■ Written exercise: Rewrite the lines from the one containing "What distance from" through the end of the records, inclusive, with "camera" replaced by "viewer" and nothing else changed.

■ Records:
□ □ □ □
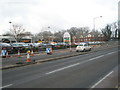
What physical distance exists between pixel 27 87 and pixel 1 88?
1105mm

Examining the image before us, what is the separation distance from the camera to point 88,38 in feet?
464

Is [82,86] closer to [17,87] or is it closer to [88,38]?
[17,87]

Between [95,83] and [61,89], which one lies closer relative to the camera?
[61,89]

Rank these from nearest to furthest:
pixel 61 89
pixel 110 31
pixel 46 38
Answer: pixel 61 89 < pixel 46 38 < pixel 110 31

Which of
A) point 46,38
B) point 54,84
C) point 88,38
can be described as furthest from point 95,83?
point 88,38

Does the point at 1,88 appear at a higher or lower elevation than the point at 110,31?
lower

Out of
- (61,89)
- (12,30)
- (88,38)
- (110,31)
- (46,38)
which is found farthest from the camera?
(88,38)

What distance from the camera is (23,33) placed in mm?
78250

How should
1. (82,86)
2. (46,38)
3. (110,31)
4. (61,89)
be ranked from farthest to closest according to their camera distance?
(110,31) < (46,38) < (82,86) < (61,89)

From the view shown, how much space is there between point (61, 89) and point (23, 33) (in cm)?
□ □ □ □
■ Exercise result:
What distance from the viewer is (23,33) placed in mm?
78250

How should
1. (82,86)
2. (46,38)
3. (110,31)
4. (61,89)
be ranked from farthest to closest according to their viewer distance?
(110,31) < (46,38) < (82,86) < (61,89)

From the view shown, how much space is there between point (61, 89) and point (23, 33) (in cm)?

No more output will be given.